### [Problems]
1. In the passage on the flash memory controller, list every component that the first sentence names as part of controller 110.
2. According to the passage on the flash memory controller, what does the flash management module 112 do?
3. Resume the passage on the flash memory controller, starting right after its final sentence.
____ Excerpt provided
Returning to FIG. 1, the controller 110 comprises a host interface module 111, a flash management module 112, a flash interface module 113, a TEC controller 115, and an optional temperature sensor 117. The controller 110 can be implemented in any suitable manner and can be a controller from SanDisk or from another vendor. For example, the controller 110 can take the form of a microprocessor or processor and a computer-readable medium that stores computer-readable program code (e.g., software or firmware) executable by the (micro)processor, logic gates, switches, an application specific integrated circuit (ASIC), a programmable logic controller, and an embedded microcontroller, for example. One or more of the TEC controller 115 and various modules 111, 112, 113, 115 can be implemented in hardware or can be implemented by computer readable program code (stored in the memory 120 or another location) executed by a central processing unit (CPU) of the controller 110.

The host interface module 111 receives host commands (e.g., read and write commands) through a storage interface, such as eMMC or any of the other interface listed above, for example. The flash management module 112 is firmware executed by the controller 110 to handle host requests and translate them to NAND flash operations, and the flash interface module 113 performs memory operation according to instructions provided by the flash management module 112.
________
____ Dataset extract
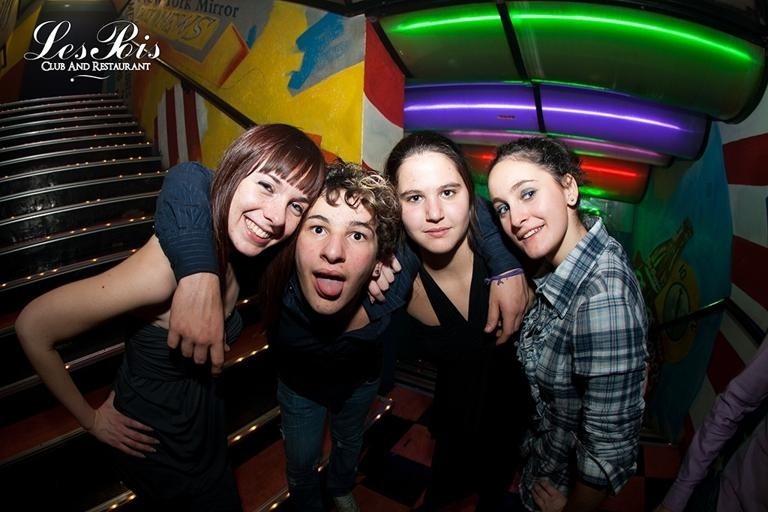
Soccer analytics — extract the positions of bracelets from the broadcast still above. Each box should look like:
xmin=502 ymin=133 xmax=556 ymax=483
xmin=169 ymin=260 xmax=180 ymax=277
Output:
________
### [Outputs for the tasks]
1. host interface module 111, flash management module 112, flash interface module 113, TEC controller 115, optional temperature sensor 117

2. It is firmware, executed by the controller 110, that handles host requests and translates them into NAND flash operations.

3.
The TEC controller 115 is used in conjunction with the TEC 130 to provide power to the TEC 130 to heat or cool the NAND memory dies 120, as appropriate. As discussed above, the behavior of memories, such as NAND flash memories, is often very dependent on temperature. In high temperatures, the endurance is improved due to better annealing, but data retention is degraded. In very low temperatures, other effects are prominent. Memory designers take this dependence into consideration to produce a memory that operates in a wide range of temperatures, but using a wide range of temperatures is often not optimal, as certain characteristics are better suited for a smaller temperature range tailored to their specific operations.

This embodiment can be used to set the temperature of the storage module 100 at a temperature best suited for its particular operation. Further, with this embodiment, the end user of the storage module 100 can be given the ability to control the storage module's temperature to emphasize a desired system or memory (e.g., NAND) characteristic, such as endurance or data retention. For example, with some memory technologies, a temperature range of 0 C to 40 C is preferred for high data retention, while a temperature range of 55 C to 85 C is preferred for high endurance.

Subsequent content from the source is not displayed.